Oh Fabio
Sorry for the delay! Here is my poem, and my description:
I wanted to look at Fabio for this project because I always saw him has a kind of sexual conflict, even before this class – he is hailed as the paragon of masculinity, for his muscular physique and large jaw, but he is also a joke, a parody of himself. As I thought about it further I realized Fabio wasn’t nearly as good an example of sexual objectification from an emotional standpoint as he was from a capitalistic standpoint. All of the attention he receives is for his looks, but in most cases its not driven just by physical lust for his body but emotional lust for what his body represents- the chin is strength, the hair is old fashioned romance, and the exposed, rippling muscles are safety, protection, and being easily swept up over the threshold of a pirate ship’s lovemaking cabin. In other words he has come to be more than a person, embodied by the fact that he only requires one name. How did the Fabio Lanzoni, mainly anonymous male model, become FABIO? He was discovered at 14 in Italy, and became a model for photographers there. But I think the crux of his transition was in his travels to America. There he was a pleasant anachronism – the Italian Stallion, his long hair recalling fairytales with knights on white horses. His exaggerated masculine image became the perfect advertisement for romance (see: all the romance novel covers he’s done) and for attractiveness (see all the food and health products he’s endorsed). His life has been run on biopower since then – his livelihood fueled by his looks and therefore his trips to the gym and to the salon. And the other facet to his transition in to FABIO is that he figured out how to sell himself – he wrote his own romance novels, starred in a crappy but innuendo laden fitness video, and he even had a phone line where, for $1.99 a minute, you could listen to wise romance-isms from Fabio himself: “A man should protect hees woman”. Yea. He’s been selling sex his whole life, while touting it as something more tender.
Ode to Fabio
Oh Fabio
When your looks have overtaken your soul
And your face has become a brand
No one will give you a serious role
*
I wondered if it was your fault
Or if some faceless corporate suit saw
one perfect pec daring to bare
in the quaint Italian countryside air
and said hey America needs some of that right there
and took you in his capitalist maw.
*
They say you were an Italian film star
but Hollywood has a gluttonous draw.
They said you would go far,
the handsomest handsome they ever saw.
*
Then they swept you off
to commercial after commercial
made you feel used, not special
When you asked them for a single penetrating line
They said Fabio! You’re doing fine.
Now inch a little into the light
so that it hits your hair just right
and turn a little towards the fan
so that it blows away not at you,
and stand very still, remember you’re
a statue.
*
Bio-powered vehicle, economically useful
fitted out like a machine
Infiltrating women’s homes
On the covers of romance novels
you made the sad, the chubby, the lonely women grovel
all while holding goddesses, giant breasted and lean.
You quickly figured out
with muscles bared and brash,
it was easy to to trade the beef for the cash
*
You called your self a simple man
A bard, a poet with a global message of ROMANCE
but with no thought,
only an empty and seductive dance.
*
And now you speak in innuendo and small talk
Thoughtless thoughts inching out
The corner of your mouth
Spewing romantic clichés and hackneyed phrases that you were taught.

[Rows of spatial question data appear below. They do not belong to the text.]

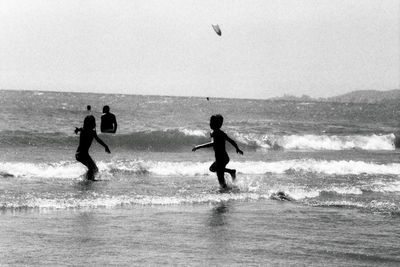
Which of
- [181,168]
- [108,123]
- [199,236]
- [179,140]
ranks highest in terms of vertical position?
[108,123]

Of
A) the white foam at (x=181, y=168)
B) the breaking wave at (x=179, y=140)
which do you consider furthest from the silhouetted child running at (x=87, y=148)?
the breaking wave at (x=179, y=140)

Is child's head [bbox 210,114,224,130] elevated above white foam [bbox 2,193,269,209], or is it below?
above

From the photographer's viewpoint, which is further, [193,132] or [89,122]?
[193,132]

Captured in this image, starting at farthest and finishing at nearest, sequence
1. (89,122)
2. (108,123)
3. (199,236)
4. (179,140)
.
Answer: (179,140) < (89,122) < (108,123) < (199,236)

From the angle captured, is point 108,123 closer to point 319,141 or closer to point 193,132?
point 193,132

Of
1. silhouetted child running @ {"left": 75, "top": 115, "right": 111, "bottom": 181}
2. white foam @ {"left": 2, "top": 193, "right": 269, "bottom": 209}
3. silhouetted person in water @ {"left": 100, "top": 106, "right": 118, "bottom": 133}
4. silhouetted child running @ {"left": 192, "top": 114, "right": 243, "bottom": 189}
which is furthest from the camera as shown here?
silhouetted child running @ {"left": 75, "top": 115, "right": 111, "bottom": 181}

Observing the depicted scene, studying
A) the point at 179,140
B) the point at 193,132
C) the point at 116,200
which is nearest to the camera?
the point at 116,200

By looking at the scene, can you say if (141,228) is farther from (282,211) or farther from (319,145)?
(319,145)

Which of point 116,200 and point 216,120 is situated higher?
point 216,120

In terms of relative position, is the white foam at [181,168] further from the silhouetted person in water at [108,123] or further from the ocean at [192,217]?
the silhouetted person in water at [108,123]

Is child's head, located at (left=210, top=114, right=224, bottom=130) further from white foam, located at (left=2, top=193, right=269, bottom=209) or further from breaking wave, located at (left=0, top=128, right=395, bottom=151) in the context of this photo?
breaking wave, located at (left=0, top=128, right=395, bottom=151)

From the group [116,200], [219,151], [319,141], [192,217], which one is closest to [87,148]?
[219,151]

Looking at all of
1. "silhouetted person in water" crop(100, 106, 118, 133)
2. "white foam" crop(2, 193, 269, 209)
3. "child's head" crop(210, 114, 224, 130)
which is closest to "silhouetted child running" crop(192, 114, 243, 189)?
"child's head" crop(210, 114, 224, 130)

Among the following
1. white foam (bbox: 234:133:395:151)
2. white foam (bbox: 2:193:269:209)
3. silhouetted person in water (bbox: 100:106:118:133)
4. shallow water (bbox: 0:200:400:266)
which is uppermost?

You say men only care about visuals
Then you say you need something more intellectual, more profoundly beautiful
But you never go out with less than three buttons down.
*
And today you feel old
Owning 222 barely used motorcycles has taken its toll
And all your neighbors say, “Of all the people! Heavens above!
Fabio has a Lamborghini but he doesn’t have love.”
Tags: biopower, Capitalism, Fabio, Romance, sex
May 25th, 2013 at 5:36 pm
Rachel,
It’s always fascinating to learn more about a cultural icon, and in this case, the story of how Fabio was “discovered” at such an early age and became the thing created is a good instance of how objectification operates on bodies and minds. Your poem gets at that quite effectively and, importantly, addresses him as a person. As you show, the extremism of his masculinity actually puts it into a parodic light and thus reveals the faultlines of hyper masculinity.